Using the entries below, return word for word the lines from the one containing "What is the measured distance" up to and including the last.

:::::

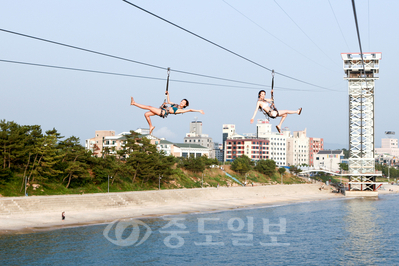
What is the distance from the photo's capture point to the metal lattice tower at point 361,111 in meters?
103

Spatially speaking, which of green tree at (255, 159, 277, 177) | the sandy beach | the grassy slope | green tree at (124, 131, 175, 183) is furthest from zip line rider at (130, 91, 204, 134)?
green tree at (255, 159, 277, 177)

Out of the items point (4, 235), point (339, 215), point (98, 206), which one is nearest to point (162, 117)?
point (4, 235)

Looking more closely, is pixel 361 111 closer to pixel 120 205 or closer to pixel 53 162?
pixel 120 205

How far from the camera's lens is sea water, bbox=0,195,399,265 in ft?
135

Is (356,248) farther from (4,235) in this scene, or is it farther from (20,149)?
(20,149)

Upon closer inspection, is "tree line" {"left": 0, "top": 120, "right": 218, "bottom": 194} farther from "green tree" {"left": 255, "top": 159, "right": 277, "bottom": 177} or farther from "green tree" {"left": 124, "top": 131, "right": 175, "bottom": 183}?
"green tree" {"left": 255, "top": 159, "right": 277, "bottom": 177}

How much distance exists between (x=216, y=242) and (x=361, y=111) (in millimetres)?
67396

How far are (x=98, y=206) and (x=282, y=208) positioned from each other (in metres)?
37.0

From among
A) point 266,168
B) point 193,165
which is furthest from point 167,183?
point 266,168

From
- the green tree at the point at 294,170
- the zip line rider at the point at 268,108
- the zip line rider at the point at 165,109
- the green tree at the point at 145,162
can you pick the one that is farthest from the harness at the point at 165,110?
the green tree at the point at 294,170

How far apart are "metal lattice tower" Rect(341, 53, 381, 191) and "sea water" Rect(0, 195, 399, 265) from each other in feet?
115

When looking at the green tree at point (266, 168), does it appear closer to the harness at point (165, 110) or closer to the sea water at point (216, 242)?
the sea water at point (216, 242)

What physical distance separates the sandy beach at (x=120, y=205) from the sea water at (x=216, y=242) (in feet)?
10.5

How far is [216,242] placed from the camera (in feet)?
164
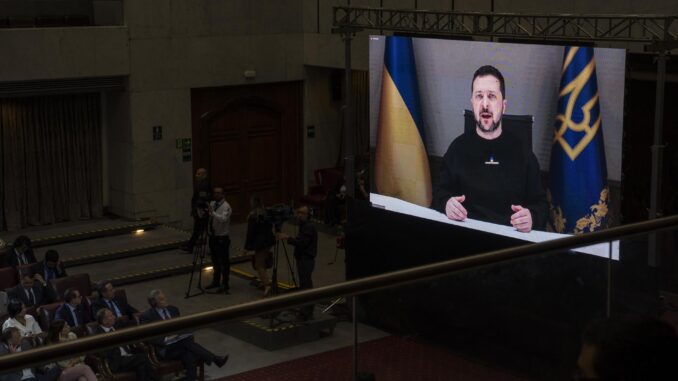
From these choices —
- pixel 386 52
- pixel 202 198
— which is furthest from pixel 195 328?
pixel 202 198

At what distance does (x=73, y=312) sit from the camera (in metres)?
12.0

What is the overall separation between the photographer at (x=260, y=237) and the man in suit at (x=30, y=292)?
316 centimetres

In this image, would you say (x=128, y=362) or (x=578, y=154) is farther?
(x=578, y=154)

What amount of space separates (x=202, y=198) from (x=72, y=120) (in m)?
3.20

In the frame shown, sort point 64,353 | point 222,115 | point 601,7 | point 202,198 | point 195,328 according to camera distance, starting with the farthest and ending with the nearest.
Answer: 1. point 222,115
2. point 202,198
3. point 601,7
4. point 195,328
5. point 64,353

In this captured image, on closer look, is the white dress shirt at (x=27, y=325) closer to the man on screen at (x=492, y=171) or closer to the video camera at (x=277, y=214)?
the video camera at (x=277, y=214)

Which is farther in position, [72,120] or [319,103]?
[319,103]

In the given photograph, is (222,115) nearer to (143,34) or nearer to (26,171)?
(143,34)

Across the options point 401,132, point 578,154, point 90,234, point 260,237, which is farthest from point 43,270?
point 578,154

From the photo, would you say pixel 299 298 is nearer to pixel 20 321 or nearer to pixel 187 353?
pixel 187 353

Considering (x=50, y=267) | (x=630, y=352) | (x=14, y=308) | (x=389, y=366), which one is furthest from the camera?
(x=50, y=267)

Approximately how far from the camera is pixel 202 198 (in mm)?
17266

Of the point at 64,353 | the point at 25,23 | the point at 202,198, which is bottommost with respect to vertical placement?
the point at 202,198

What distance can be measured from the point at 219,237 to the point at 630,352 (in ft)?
47.2
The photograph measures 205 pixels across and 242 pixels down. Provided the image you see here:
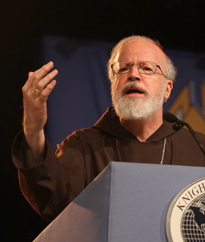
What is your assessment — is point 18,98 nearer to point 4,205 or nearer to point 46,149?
point 4,205

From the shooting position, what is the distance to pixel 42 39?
4004mm

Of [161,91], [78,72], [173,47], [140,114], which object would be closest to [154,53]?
[161,91]

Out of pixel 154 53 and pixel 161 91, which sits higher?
pixel 154 53

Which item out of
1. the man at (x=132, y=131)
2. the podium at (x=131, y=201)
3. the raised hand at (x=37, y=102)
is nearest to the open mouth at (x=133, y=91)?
the man at (x=132, y=131)

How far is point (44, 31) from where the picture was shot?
4031 millimetres

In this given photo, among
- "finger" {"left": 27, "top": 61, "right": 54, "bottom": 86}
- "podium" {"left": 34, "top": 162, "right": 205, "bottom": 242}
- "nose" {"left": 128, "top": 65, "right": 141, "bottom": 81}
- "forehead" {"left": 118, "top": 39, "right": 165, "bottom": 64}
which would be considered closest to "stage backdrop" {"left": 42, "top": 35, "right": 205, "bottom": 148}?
"forehead" {"left": 118, "top": 39, "right": 165, "bottom": 64}

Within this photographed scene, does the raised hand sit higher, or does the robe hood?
the robe hood

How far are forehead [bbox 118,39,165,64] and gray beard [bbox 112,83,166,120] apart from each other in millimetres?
199

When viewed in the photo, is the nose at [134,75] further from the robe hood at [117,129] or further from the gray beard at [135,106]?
the robe hood at [117,129]

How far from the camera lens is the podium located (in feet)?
4.30

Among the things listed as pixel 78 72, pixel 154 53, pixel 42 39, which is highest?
pixel 42 39

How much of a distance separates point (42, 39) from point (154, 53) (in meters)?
1.50

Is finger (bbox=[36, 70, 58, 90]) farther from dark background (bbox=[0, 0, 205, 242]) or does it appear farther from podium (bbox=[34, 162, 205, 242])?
dark background (bbox=[0, 0, 205, 242])

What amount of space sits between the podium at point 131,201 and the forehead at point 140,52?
1.34 meters
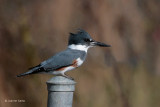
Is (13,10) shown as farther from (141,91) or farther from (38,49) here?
(141,91)

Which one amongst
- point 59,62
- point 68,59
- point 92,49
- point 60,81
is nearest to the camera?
point 60,81

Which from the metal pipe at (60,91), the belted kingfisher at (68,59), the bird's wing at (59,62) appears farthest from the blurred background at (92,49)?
the metal pipe at (60,91)

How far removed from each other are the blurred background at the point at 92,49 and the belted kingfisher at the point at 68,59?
2.40 m

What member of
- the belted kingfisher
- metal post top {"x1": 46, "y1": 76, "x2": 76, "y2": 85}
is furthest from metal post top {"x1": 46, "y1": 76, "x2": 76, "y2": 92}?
the belted kingfisher

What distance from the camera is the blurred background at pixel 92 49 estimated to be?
22.1 feet

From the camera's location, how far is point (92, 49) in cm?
727

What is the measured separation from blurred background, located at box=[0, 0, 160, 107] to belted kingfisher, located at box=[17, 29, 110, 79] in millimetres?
2403

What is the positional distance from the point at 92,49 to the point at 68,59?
3115mm

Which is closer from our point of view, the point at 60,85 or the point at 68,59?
the point at 60,85

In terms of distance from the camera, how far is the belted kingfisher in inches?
159

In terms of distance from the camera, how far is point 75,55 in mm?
4246

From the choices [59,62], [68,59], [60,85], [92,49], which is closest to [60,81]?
[60,85]

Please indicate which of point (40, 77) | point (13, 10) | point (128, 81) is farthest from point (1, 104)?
point (128, 81)

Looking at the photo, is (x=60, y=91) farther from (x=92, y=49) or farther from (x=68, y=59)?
(x=92, y=49)
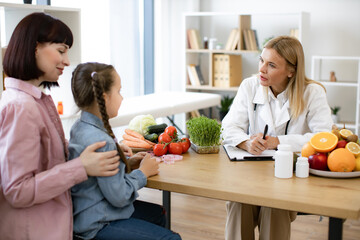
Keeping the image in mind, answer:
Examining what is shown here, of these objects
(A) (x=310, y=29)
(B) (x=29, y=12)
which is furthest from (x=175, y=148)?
(A) (x=310, y=29)

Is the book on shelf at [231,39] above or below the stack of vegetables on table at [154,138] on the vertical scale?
above

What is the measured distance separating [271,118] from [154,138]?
63cm

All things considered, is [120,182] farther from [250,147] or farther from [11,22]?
[11,22]

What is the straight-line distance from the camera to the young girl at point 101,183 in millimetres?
1649

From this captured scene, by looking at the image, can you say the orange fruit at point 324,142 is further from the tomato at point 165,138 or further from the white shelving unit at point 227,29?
the white shelving unit at point 227,29

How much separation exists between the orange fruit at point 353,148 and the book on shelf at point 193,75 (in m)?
3.96

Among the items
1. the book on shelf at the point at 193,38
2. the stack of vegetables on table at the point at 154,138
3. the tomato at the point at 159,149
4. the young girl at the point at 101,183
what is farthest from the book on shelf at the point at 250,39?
the young girl at the point at 101,183

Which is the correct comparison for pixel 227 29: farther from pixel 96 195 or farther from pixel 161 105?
pixel 96 195

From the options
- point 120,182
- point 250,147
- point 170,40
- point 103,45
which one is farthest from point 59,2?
point 120,182

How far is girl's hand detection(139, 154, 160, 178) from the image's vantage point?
1845 millimetres

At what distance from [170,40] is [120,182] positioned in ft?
14.4

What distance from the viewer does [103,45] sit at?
476cm

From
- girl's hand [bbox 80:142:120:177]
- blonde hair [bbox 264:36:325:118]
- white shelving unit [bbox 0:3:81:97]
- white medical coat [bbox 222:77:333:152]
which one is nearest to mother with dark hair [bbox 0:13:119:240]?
girl's hand [bbox 80:142:120:177]

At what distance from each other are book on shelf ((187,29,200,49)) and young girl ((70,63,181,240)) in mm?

:::::

Task result =>
What is the measured distance separating [271,118] from [154,138]?
63cm

All things considered, is [120,182] farther from [250,147] or farther from [11,22]?
[11,22]

What is the straight-line distance from the camera to the young girl at point 101,183 in millimetres?
1649

From this captured scene, by looking at the image, can you say the orange fruit at point 324,142 is further from the tomato at point 165,138 or further from the white shelving unit at point 227,29?
the white shelving unit at point 227,29

How much separation exists between the orange fruit at point 353,148 and the book on shelf at point 193,75 (in m)?
3.96

Among the items
1. the book on shelf at the point at 193,38
2. the stack of vegetables on table at the point at 154,138
3. the tomato at the point at 159,149
4. the young girl at the point at 101,183
what is farthest from the book on shelf at the point at 250,39?
the young girl at the point at 101,183

Which is the correct comparison for pixel 227 29: farther from pixel 96 195 or farther from pixel 161 105?
pixel 96 195

From the options
- point 120,182
- point 250,147
- point 170,40
- point 103,45
which one is farthest from point 59,2?
point 120,182

How far is girl's hand detection(139, 154, 160, 178) from the image's vantage point?
1845 millimetres

At what distance from [170,40] is [120,182] positioned in ft?
14.4

What distance from the viewer does [103,45] sit at?
476cm

From
- girl's hand [bbox 80:142:120:177]
- blonde hair [bbox 264:36:325:118]
- white shelving unit [bbox 0:3:81:97]
- white medical coat [bbox 222:77:333:152]
which one is nearest to mother with dark hair [bbox 0:13:119:240]?
girl's hand [bbox 80:142:120:177]

At what distance from each other are book on shelf ((187,29,200,49)) and young girl ((70,63,181,240)) in mm?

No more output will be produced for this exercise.